Description: These brown or grey rodents will average a body length of up to 25 cm, with a similar tail length. The male rat is larger than the female and can weigh around 300 – 350g, twice as much as the smaller black rat or Rattus rattus. Under good conditions, the brown rat can weigh up to 900 – 1000g, although this is seldom seen. The fir is coarse and usually brown or dark grey in colour, with the underside or belly area a much lighter, or light grey tone. The ears, feet, tip of nose and tail are without fir and will normally have a lighter colour. The eyes are nearly always black without any white showing.
A female rat may breed up to 6 – 7 times a year, with each litter numbering from 2 – 14. The Norway rat is fully grown in approx. 4 weeks and will live up to 3 years. The rats are found anywhere there are people, but particularly in urban areas – this is called commensalism, which means that one species helps another species, without any help in return.
The rat burrow (nest) consists of networks of tunnels and chambers, linked together with passageways. Here they will live together as a group or pack (sometimes called a colony). Rats will cache their food and store within the chambers. The burrows are found in ditches, cellars, sewers, barns, old buildings, woods and marchlands or just anywhere near a food supply (near humans). They will defend their burrow as a group against predators. The brown rat has exceptionally good hearing and is often found near water. They are good climbers, swimmers and have a strong sense of smell. They will normally hunt at night in packs.
The trench systems of the Great War on both sides offered the ideal living conditions for the Norway rat and there is much evidence from soldiers describing their co-habitants.
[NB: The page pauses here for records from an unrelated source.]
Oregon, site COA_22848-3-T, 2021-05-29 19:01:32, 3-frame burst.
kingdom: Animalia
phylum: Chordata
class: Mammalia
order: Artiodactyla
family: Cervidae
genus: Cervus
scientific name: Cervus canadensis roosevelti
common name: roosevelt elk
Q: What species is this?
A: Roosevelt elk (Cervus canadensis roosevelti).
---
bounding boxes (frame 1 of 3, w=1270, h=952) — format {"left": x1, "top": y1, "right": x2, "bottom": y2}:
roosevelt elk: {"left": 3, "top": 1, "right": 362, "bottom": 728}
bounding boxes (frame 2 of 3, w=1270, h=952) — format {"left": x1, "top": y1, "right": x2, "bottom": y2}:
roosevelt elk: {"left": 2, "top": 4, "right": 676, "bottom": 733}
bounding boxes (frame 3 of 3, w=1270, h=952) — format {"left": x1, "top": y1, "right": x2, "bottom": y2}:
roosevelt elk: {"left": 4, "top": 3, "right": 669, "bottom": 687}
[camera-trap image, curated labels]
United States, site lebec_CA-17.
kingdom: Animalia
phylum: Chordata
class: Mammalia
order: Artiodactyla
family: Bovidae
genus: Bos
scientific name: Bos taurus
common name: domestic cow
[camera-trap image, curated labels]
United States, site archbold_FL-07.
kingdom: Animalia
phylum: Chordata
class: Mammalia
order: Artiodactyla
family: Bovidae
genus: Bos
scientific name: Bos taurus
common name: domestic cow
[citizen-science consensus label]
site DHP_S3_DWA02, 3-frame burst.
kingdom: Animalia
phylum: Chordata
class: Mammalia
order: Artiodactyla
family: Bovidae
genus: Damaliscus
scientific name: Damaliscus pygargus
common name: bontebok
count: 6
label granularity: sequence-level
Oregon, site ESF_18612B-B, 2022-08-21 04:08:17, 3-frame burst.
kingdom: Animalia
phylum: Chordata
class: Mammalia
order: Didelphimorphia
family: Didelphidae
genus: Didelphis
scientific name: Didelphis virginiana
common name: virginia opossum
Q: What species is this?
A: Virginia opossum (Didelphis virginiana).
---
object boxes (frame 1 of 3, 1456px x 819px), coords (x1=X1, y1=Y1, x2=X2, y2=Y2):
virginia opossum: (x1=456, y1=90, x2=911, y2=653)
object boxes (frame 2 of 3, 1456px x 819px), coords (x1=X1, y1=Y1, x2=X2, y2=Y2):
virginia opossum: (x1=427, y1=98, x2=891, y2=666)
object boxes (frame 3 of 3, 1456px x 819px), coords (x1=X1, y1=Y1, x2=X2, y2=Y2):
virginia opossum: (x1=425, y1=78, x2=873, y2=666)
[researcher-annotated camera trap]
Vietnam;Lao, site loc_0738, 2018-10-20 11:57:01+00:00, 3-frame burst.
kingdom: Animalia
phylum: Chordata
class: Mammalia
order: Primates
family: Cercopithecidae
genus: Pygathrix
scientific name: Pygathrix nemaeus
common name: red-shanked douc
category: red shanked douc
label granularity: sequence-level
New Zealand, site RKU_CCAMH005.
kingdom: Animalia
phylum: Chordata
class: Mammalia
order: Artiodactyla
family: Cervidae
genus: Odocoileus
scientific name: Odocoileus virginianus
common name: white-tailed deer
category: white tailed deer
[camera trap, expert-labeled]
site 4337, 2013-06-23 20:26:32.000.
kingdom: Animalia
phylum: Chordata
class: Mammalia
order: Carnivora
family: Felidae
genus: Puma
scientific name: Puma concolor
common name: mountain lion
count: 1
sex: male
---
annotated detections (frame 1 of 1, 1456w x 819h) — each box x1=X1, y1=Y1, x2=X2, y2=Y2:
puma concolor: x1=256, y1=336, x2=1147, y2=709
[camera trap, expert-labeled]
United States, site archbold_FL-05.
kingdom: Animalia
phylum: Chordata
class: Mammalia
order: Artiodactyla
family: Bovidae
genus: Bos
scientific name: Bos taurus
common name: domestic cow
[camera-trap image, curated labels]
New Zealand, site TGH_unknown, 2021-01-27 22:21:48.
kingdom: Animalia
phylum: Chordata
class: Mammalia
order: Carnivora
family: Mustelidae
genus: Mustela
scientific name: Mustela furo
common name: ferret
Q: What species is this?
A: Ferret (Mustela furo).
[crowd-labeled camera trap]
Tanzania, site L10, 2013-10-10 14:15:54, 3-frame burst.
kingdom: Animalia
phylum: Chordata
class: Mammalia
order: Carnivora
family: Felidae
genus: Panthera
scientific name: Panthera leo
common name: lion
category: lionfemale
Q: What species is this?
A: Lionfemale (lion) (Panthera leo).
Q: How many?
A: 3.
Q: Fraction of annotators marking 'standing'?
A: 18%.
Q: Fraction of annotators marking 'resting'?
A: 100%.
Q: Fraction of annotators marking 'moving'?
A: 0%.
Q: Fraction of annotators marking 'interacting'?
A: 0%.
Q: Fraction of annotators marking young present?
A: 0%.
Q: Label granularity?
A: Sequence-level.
Predators: The natural predators of rats include the snake, fox, weasel, birds of prey, cat and dog. In the trenches during the Great War, apart from the soldiers, it was the dogs which helped to keep the rat population under control (or as best as possible under the circumstances). It seems that any of the terrier family were quite common as rat killers. There are also many photos of Jack Russells, particularly kept by German troops.
Notes from the Sculptor
The anatomy or body shape of the Norway rat is a relatively complicated object to cast in one piece. The long, solid bodies, with thin, protruding ears, legs and long tails makes this work a challenging task. An alternative would have been to choose the rat poses in the lesser complicated forms, such as rolled up, with the tail always against the body (similar to Rat No. 14 – Sleeping Rat). This would have made the casting task a lot easier, but simultaneously left out the more common and expected moving, sitting and standing rat poses. I chose the latter, with various natural poses copied from real rats and original WW1 photographs. The sizes have also been varied slightly, giving a natural mix of a group of rats, with young and old together. The fir surface and distinguished tail textures have been re-created, with a lesser or smoother underside to these small animals.
Removing rats from blocks – 1:16th scale / 120mm versions: To mount the rats within a diorama, model scene etc., one could leave the rat on the stand and build it into the ground work – this would be one way to display the animal. Alternately, (and probably a more realistic practice) one could remove the rat first from stand. Depending on which rat one has chosen, it is advised to carefully remove the material between stand and rat first. Here it is best to hand-drill (1mm or better 0.5mm drill – hold the rat up against a light to see the best areas to drill) through the material and then cut or scrape between the holes, using the back side of a sharp modelling knife. Be careful not to add any pressure to the thin, protruding parts of animal such as feet or tail. After removing from block, one can then final clean the underside, being careful again near the feet and tail areas.